Já aconteceu isso várias vezes, mesmo assim insisti em escrever, na crença de que por debaixo desta lama que fere os meus dedos, tem água. Outra água reservada para mim depois desta acabar. Insultei uma vez ao meu amigo e ídolo, o Fernando Manuel, dizendo que as suas crónicas, ultimamente, já não tinham pimento, era como se ele estivesse a cavar um poço e de lá, no lugar de água, tirasse lodo.

Ele olhou para mim com desdém, e disse-me assim, pelo menos eu continuo a cavar, e cavo no sentido de ver se encontro essa dádiva de Deus para saciar as tuas goelas de merda que morrem a cada dia de sede espiritual. Mas claro que tudo aquilo era uma brincadeira, ou era meio a sério, porque há dias em que um cronista fica abandonado pelos seus demónios da escrita.

É como hoje, acordei de madrugada querendo escrever uma carta a um soldado desconhecido, e as ideias encravavam. Não conseguia arrancar, porque o segredo de uma boa crónica pode estar no título. É imprescindível também que o primeiro período tenha a capacidade de prender o leitor, e depois levá-lo, sempre em suspense, até ao fim, ou ainda, deixá-lo a meio do caminho para ser ele próprio a completar a viagem.

Como disse, pensei em escrever uma carta a um soldado desconhecido do nosso país, atirado às matas todos os dias como carne, para defender interesses pouco claros, ou melhor, interesses por demais óbvios. Não sabia como começar, e se você não sabe como começar, o melhor é não começar mesmo, porque não há-de ir a lado nenhum. Foi o que aconteceu comigo na madrugada de hoje. Desisti de fazer essa carta, embora o desejasse ardentemente, com muita dor no peito, com imaginações que a própria realidade vai superar. Não sabia se começava por aqueles três militares de tenra idade apanhados no rio Vunduzi a tomar banho, ou por estes mais recentes, mortos dentro dos seus próprios carros de combate.

A carta nega a sair. Quis começar por falar das mães desses jovens, que choram dia e noite pedindo que os seus filhos voltem para casa. Pensei nas namoradas deles, e em outras namoradas deixadas grávidas, ou prometidas em casamento. Pensei que podia ficar bonito pegar naquela dolorosa realidade e ficcioná-la, ou ainda falar de tudo isso de forma crua, sem preconceitos. Pensei em tudo isso, mas a carta recusava-se a sair. Tentei falar do feroz combate entre o gigante Golias e o humilde pastor David, para comparar com a actual situação, mas a carapuça não servia. Voltei a visitar as escrituras bíblicas para ver se o caso em que Caim mata o seu irmão Abel, por inveja, podia me ajudar a levantar o voo… nada! A carta nega.

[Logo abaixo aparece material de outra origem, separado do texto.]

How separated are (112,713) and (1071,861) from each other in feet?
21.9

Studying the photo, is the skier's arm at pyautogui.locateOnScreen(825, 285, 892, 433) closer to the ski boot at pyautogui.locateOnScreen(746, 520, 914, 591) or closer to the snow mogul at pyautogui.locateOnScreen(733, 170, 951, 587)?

O título que me aparecia era “uma carta para um soldado desconhecido”, e eu achei que era muito fraco por demais. Repetitivo. Se eu quisesse escrever uma carta a um soldado desconhecido, tinha que ser algo bem conseguido, alguma coisa que comovesse, porque aqueles jovens que estão nas matas, sem dormir, morrendo diariamente, cada um deles tem uma mãe. Eles não estão ali de mote próprio e, como todos os cidadãos que amam a paz, não querem comandar as suas vidas através de um gatilho. Eles próprios não sabem porque é que estão ali. Não tenho a menor dúvida de que se aquela carnificina terminasse hoje, todos eles saltariam de alegria. Renasciam. Tanto de um lado, como do outro.

Se eu tivesse conseguido escrever essa carta, não terminaria sem manifestar a minha revolta contra o facto de ele, o soldado desconhecido, estar ali para morrer em nome da riqueza dos outros. Diria também que esse soldado desconhecido, não é desconhecido. Ele tem uma mãe. Está registado oficialmente. Pois é! Sinto-me derrotado nesta batalha de hoje, mas hei-de voltar!